Fuori dal capoluogo le buche scompaiono. Ecco il perché

buche fuoriIl reportage sulle strade

(f.bar.) Buche, queste sconosciute. Non si sta ovviamente parlando di Como ma della situazione fotografata nei paesi confinanti. O nei centri dell’immediata cintura urbana. Sembra infatti che soltanto le strade del capoluogo siano perennemente martoriate da crateri più o meno grandi e da voragini capaci di “inghiottire” auto e moto. Se infatti la pioggia e il maltempo dell’ultimo periodo hanno lasciato ferite profonde in città, altrettanto non si può dire per gli altri paesi. A partire da San Fermo della Battaglia, paese che sembra di un altro pianeta. Dalla piazza del municipio alle vie che attraversano la cittadina, non soltanto non si

vedono avvallamenti, ma l’asfalto sembra essere stato posato di recente. Merito o, direbbero alcuni, fortuna sfacciata. Avere il Sant’Anna sul proprio territorio significa garantire con il relativo parcheggio introiti cospicui alle casse comunali. Sta di fatto che la vera notizia è, a un certo punto, imbattersi in una buca sulla salita che porta, per chi arriva da Cavallasca, nella piazza del Comune. «Se fossi nei panni degli amministratori di Como farei un piano asfalti individuando i punti indispensabili da rifare assolutamente e quelli su cui intervenire con provvedimenti tampone – dice Maurizio Falsone, sindaco di San Fermo – Noi abbiamo un piano di investimenti sulle asfaltature che ci ha consentito, negli anni, di ridurre al minimo i tratti rovinati.
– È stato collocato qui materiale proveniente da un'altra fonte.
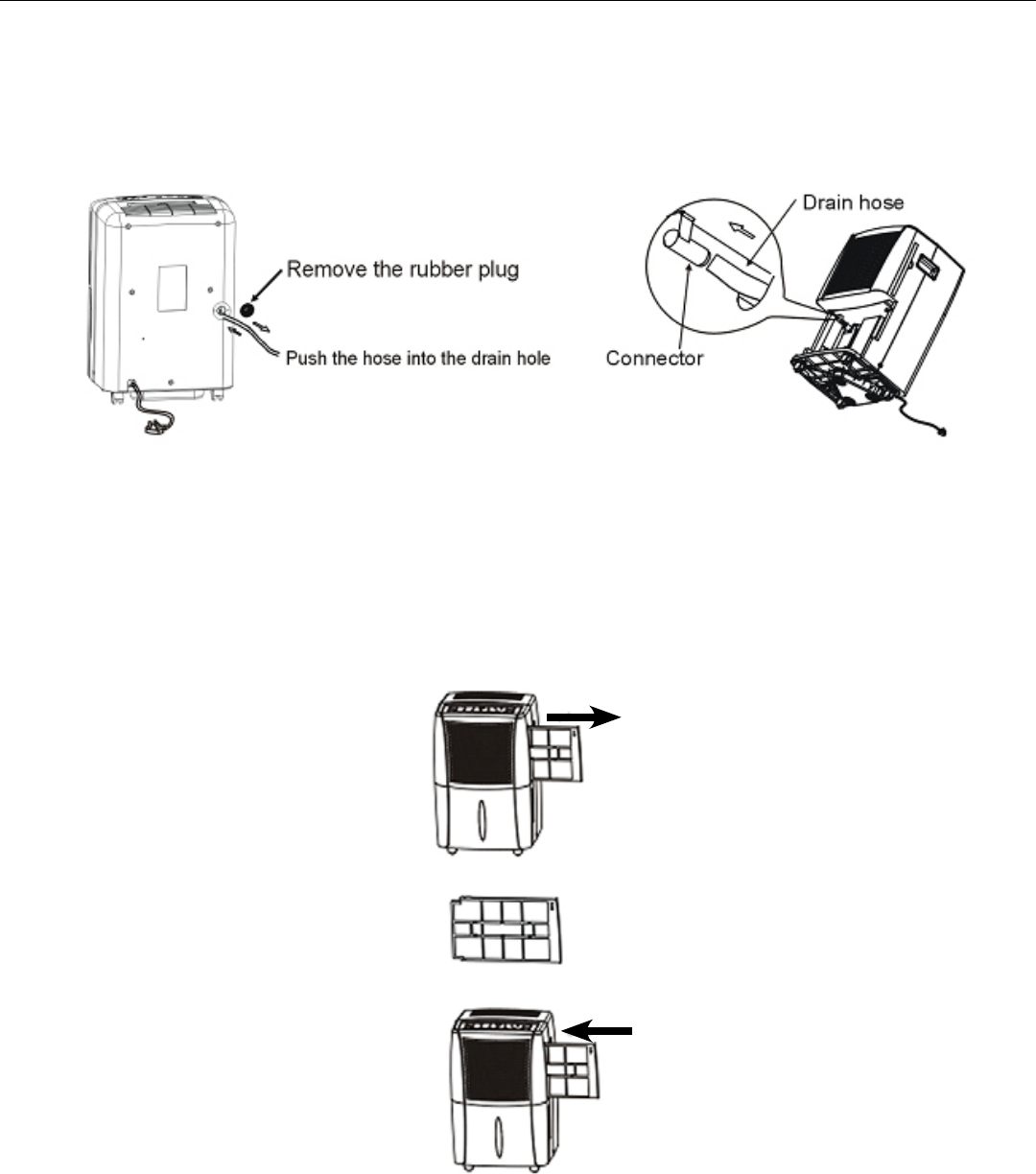 Remove the rubber plug

Push the hose into the drain hole

Drain hose

Connector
Nel 2013 abbiamo speso soltanto 40mila euro perché abbiamo investito molto nel 2012, nell’ambito dei lavori di completamento dell’ospedale – aggiunge – Chi pensa che le nostre strade siano belle grazie ai soldi del parcheggio del Sant’Anna, però, si sbaglia. Sono molto più utili, per gli investimenti, i ristorni dei frontalieri». Sull’altro versante, anche per quanti transitano da Lurate Caccivio, Villa Guardia e Montano Lucino, l’avvicinamento a Como non è caratterizzato dal classico slalom tra le buche al quale i comaschi sono abituati da tempo. L’unico tratto sconnesso – e ampiamente segnalato – è sulla discesa che dal semaforo di Villa Guardia conduce fino alle porte di Como. Qui si alternano, in rapida successione, una serie di crateri che mettono a dura prova le sospensioni. Niente di paragonabile, però, alle condizioni in cui si trovano alcune arterie cittadine. Cambiando fronte, anche a Senna Comasco la condizione è nel complesso buona. Qui, per contro, le vie comunali sono in condizioni migliori rispetto ai tratti di strada provinciale. «Certamente il fatto di essere piccoli e avere poche strade è un vantaggio – dice il sindaco di Senna Comasco, Flaminio Vasile – Devo però dire che noi siamo attenti alla viabilità e ogni estate programmiamo gli interventi più importanti. L’anno scorso, ad esempio, abbiamo speso circa 60mila euro per la manutenzione delle strade. E infatti si vede la differenza fra le nostre vie e quelle di competenza provinciale». Decisamente positiva la situazione anche a Casnate con Bernate. Spingendosi a Fino Mornasco, complice probabilmente il casello autostradale, la realtà non è invece altrettanto buona.